In terms of non-monetary relief, the Consent Decree also requires Defendants to provide anti-discrimination policies and complaint procedures applicable to screening, hiring, and supervision of tutors and tutor applicants. Id. at 9. Further, the Consent Decree requires Defendants to provide training programs on an annual basis for all supervisors and managers involved in the hiring process. Id. at 12-13. The Consent Decree, which will remain in effect for five years, also contains reporting requirements and record-keeping requirements.
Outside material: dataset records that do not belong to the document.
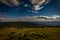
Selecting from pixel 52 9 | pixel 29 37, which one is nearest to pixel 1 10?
pixel 29 37

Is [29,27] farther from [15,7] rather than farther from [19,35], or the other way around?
[15,7]

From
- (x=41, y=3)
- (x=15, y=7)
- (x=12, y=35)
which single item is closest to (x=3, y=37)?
(x=12, y=35)

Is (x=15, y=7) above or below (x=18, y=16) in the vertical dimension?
above

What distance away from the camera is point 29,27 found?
317 centimetres

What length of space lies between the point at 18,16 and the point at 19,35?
0.46 metres

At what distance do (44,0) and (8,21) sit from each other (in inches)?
39.3

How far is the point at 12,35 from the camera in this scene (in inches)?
122

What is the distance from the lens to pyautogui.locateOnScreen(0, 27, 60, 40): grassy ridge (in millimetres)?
3078

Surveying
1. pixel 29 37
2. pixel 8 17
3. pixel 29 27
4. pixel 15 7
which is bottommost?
pixel 29 37

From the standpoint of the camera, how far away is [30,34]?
3.12 meters

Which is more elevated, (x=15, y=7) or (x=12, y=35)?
(x=15, y=7)

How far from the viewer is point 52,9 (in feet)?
10.6

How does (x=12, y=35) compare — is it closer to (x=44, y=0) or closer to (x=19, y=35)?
(x=19, y=35)

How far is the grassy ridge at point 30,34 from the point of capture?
3.08 meters
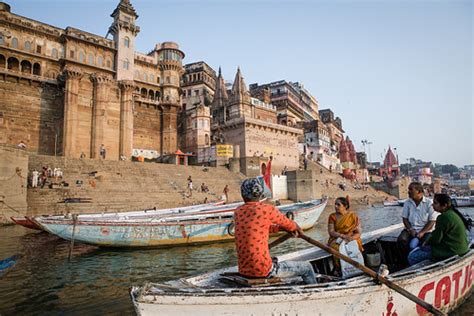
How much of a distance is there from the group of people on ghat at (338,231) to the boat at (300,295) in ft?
0.61

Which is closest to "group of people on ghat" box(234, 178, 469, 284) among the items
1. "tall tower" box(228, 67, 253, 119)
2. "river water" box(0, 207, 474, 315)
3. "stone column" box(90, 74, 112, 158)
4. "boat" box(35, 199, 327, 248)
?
"river water" box(0, 207, 474, 315)

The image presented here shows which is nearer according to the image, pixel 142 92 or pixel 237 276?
pixel 237 276

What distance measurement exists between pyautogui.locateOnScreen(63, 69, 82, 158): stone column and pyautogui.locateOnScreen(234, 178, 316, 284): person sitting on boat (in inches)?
1308

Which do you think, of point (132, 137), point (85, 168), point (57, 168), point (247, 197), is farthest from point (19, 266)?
point (132, 137)

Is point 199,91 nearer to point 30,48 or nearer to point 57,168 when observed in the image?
point 30,48

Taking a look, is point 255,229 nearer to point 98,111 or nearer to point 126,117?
point 98,111

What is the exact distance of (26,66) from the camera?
1348 inches

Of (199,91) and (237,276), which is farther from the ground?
(199,91)

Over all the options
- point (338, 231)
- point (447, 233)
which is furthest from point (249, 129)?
point (447, 233)

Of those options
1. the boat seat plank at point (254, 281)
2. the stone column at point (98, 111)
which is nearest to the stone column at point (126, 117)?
the stone column at point (98, 111)

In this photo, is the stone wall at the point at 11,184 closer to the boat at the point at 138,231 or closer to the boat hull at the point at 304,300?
the boat at the point at 138,231

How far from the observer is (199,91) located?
2072 inches

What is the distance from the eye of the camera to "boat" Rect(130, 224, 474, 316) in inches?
128

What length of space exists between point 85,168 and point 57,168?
2.20 meters
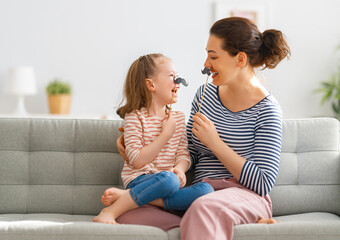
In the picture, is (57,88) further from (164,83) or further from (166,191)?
(166,191)

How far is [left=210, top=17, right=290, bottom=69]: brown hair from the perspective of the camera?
192 centimetres

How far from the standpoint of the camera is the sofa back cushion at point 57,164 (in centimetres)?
213

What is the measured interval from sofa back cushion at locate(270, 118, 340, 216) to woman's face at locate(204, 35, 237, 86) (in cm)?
49

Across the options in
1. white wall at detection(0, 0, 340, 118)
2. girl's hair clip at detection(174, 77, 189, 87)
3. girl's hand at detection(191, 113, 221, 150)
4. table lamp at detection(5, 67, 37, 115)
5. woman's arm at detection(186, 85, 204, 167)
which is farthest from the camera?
white wall at detection(0, 0, 340, 118)

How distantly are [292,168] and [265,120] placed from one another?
0.45 meters

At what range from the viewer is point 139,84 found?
2061 millimetres

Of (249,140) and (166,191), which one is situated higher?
(249,140)

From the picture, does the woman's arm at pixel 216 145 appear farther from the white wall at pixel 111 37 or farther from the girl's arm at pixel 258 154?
the white wall at pixel 111 37

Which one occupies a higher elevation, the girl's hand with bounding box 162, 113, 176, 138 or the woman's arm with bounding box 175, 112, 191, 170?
the girl's hand with bounding box 162, 113, 176, 138

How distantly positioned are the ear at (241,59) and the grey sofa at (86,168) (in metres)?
0.47

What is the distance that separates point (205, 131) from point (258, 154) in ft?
0.80

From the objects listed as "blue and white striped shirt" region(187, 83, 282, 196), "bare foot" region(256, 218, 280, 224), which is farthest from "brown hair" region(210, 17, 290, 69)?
"bare foot" region(256, 218, 280, 224)

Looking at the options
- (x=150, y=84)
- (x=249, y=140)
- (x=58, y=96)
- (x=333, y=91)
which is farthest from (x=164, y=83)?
(x=333, y=91)

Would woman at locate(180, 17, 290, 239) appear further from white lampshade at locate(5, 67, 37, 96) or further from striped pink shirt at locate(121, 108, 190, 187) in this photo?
white lampshade at locate(5, 67, 37, 96)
Most notably, the Consent Decree contains a monitoring requirement, which allows the EEOC to inspect the premises and records of the Defendants, and conduct interviews with the Defendant’s officers, agents, employees, and independent contractors to ensure compliance.
Implications For Employers
To best deter EEOC-initiated litigation involving AI in the hiring context, employers should review their AI software upon implementation to ensure applicants are not excluded based on any protected class. Employers should also regularly audit the use of these programs to make sure the AI software is not resulting in adverse impact on applicants in protected-category groups.
This significant settlement should serve as a cautionary tale for businesses who use AI in hiring and are not actively monitoring its impact. The EEOC’s commitment to its Artificial Intelligence and Algorithmic Fairness Initiative is in full force. If businesses have not been paying attention, now is the time to start.